- Other names: Dyskeratosis congenita with bilateral exudative retinopathy
- Revesz syndrome is inherited in an autosomal dominant manner
- Causes: Genetic

= Revesz syndrome =

Revesz syndrome is a fatal disease that causes exudative retinopathy and bone marrow failure. Other symptoms include severe aplastic anemia, intrauterine growth retardation, fine sparse hair, fine reticulate skin pigmentation, ataxia due to cerebellar hypoplasia, and cerebral calcifications. Its effects are similar to that of Hoyeraal-Hreidarsson syndrome. It is a variant of dyskeratosis congenita.

==Cause==
Revesz syndrome is a genetic disease thought to be caused by short telomeres. Patients with Revesz syndrome have presented with heterozygous mutations in TINF2 gene which is located on chromosome 14q12. There is no treatment for this disease yet.

==Epidemiology==
Revesz syndrome has so far been observed only in children. There is not much information about the disease because of its low frequency in general population and under reporting of cases.

==History==
The syndrome is named after the author of the original case published in 1992. The patient was a 6-month-old male from Sudan.

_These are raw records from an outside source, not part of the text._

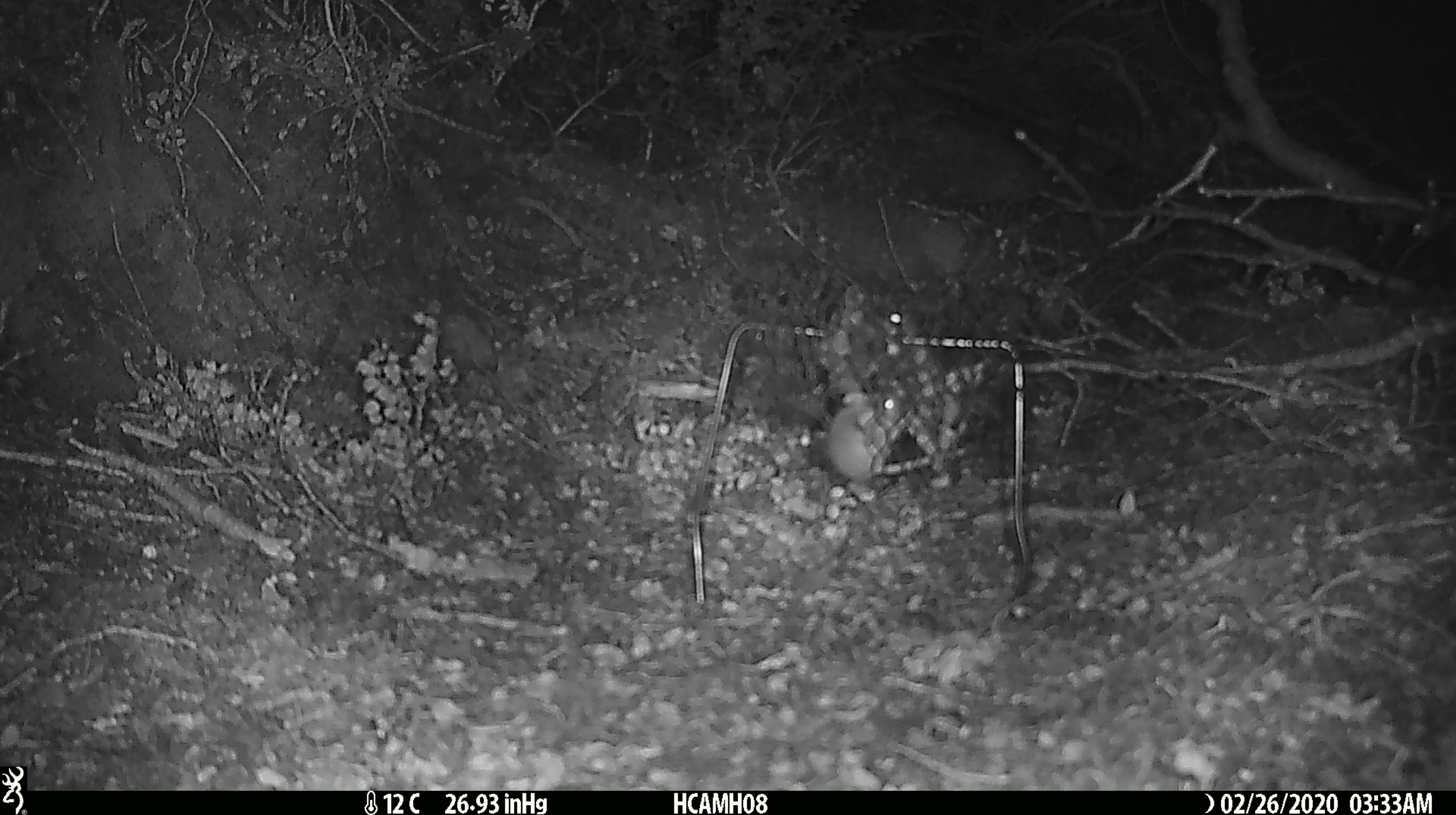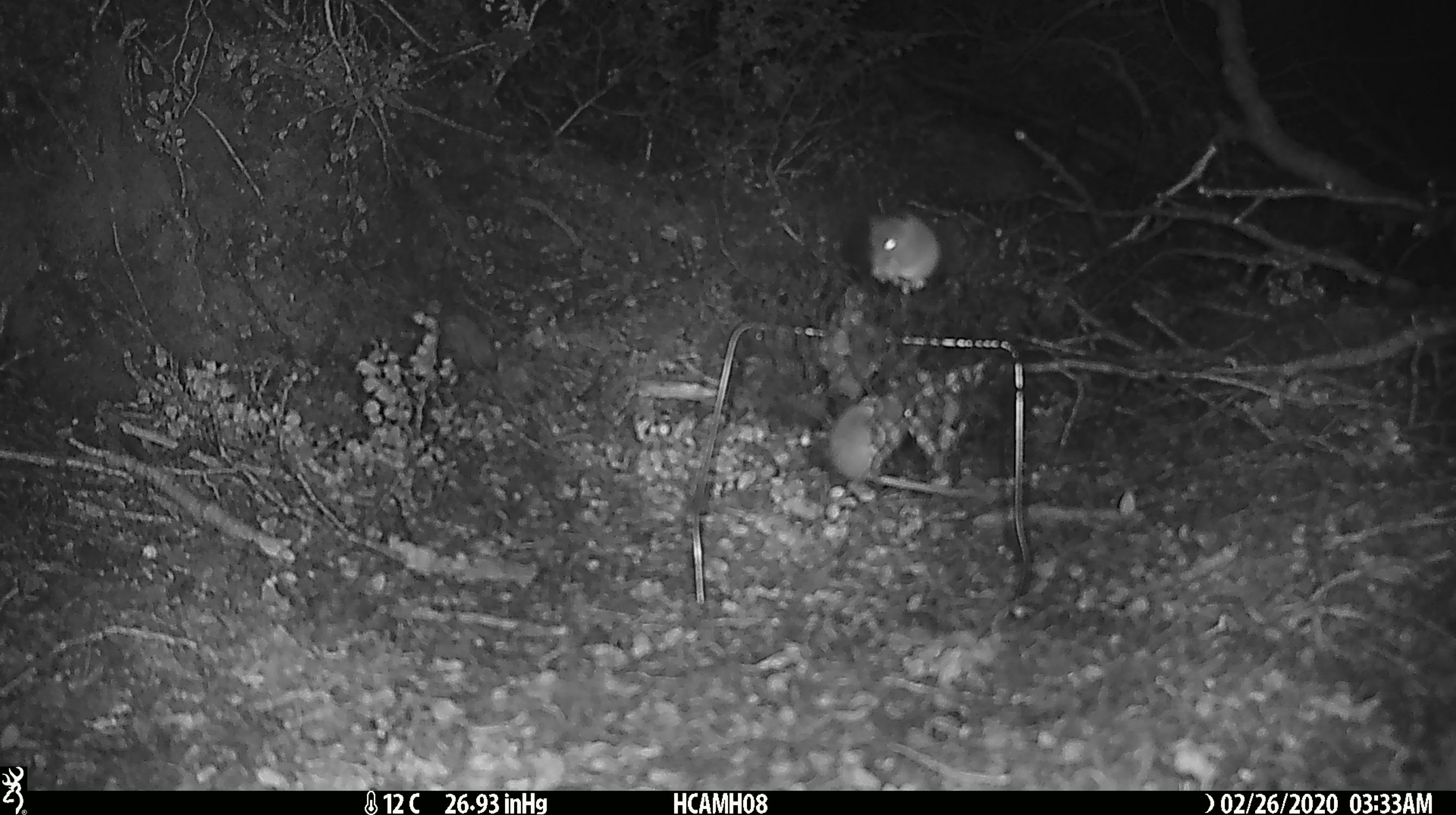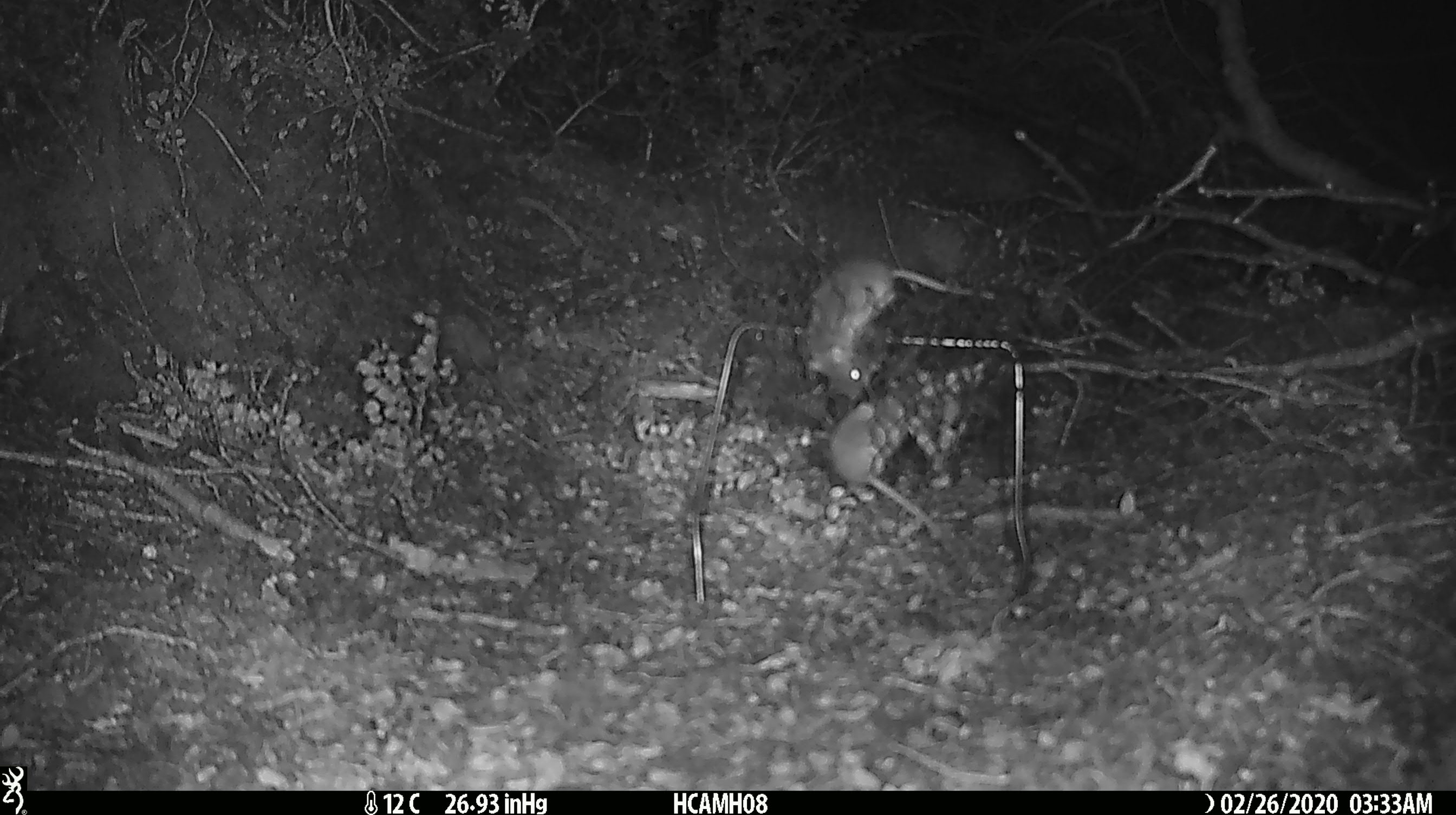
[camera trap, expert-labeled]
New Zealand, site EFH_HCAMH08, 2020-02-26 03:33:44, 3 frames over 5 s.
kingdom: Animalia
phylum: Chordata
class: Mammalia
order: Rodentia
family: Muridae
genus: Mus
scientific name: Mus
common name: mouse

At 7 months, the patient developed aplastic anemia, and subsequently died at 19 months. A second case was reported in 1994 in a young girl in Hungary. She had many of the same symptoms as the child in Sudan. A third case, reported in Calicut, India, was that of a 5-year-old girl who also had additional features of retinal detachment and retinitis pigmentosa, which are unreported in this syndrome.